- Work instructions
Print the passage below on when floats should not be used, reproducing it word for word in full.

- Provided text
Exceptions when float should not be used are cases when greater precision is required or when there is a risk of small imprecisions accumulating over a large number of iterations. Common examples are the following:

Finance: If a financial application calculates compound interest with floats, a small imprecision in each calculation can lead to a large error over time, resulting in incorrect account balances or financial reports.

Navigation: In GPS systems, small rounding errors in the calculation of satellite positions can accumulate over time and result in a significant deviation from the actual position, leading to incorrect directions or even accidents.

Science: In a chemical reaction simulation, small imprecisions can accumulate over time and cause the reaction to proceed in unexpected ways, leading to inaccurate predictions of reaction rates and outcomes. This can have significant consequences in fields such as drug discovery and materials science.

- Data records
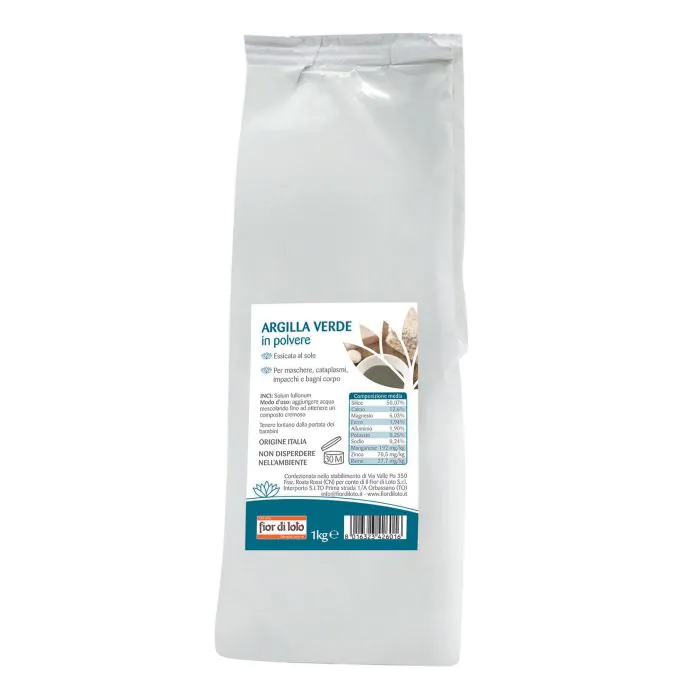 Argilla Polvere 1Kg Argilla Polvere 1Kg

--

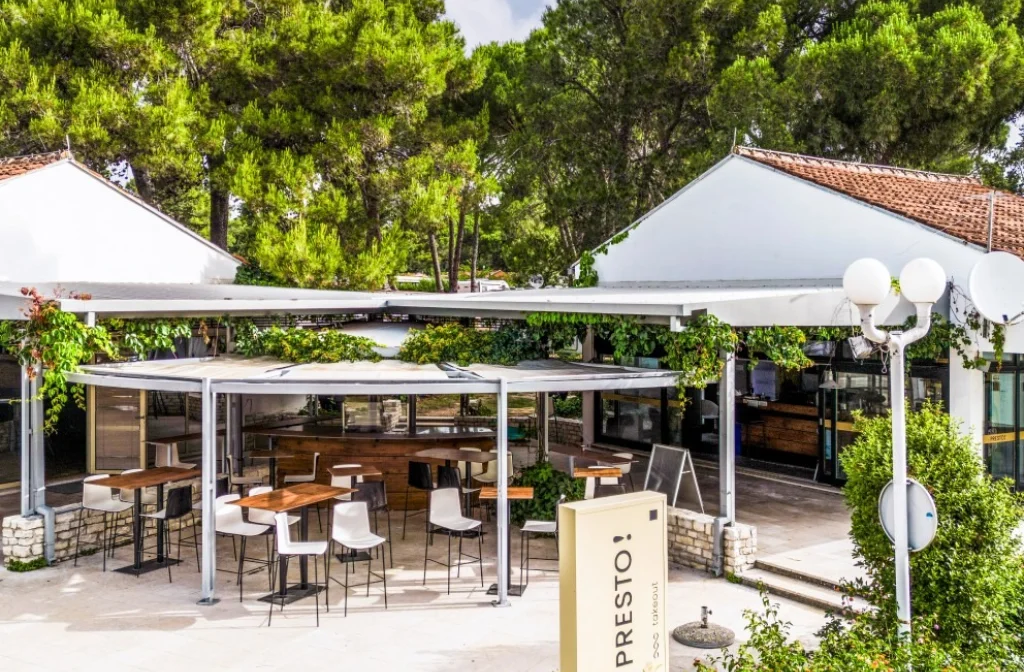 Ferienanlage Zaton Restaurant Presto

- Exercise answer
Exceptions when float should not be used are cases when greater precision is required or when there is a risk of small imprecisions accumulating over a large number of iterations. Common examples are the following:

Finance: If a financial application calculates compound interest with floats, a small imprecision in each calculation can lead to a large error over time, resulting in incorrect account balances or financial reports.

Navigation: In GPS systems, small rounding errors in the calculation of satellite positions can accumulate over time and result in a significant deviation from the actual position, leading to incorrect directions or even accidents.

Science: In a chemical reaction simulation, small imprecisions can accumulate over time and cause the reaction to proceed in unexpected ways, leading to inaccurate predictions of reaction rates and outcomes. This can have significant consequences in fields such as drug discovery and materials science.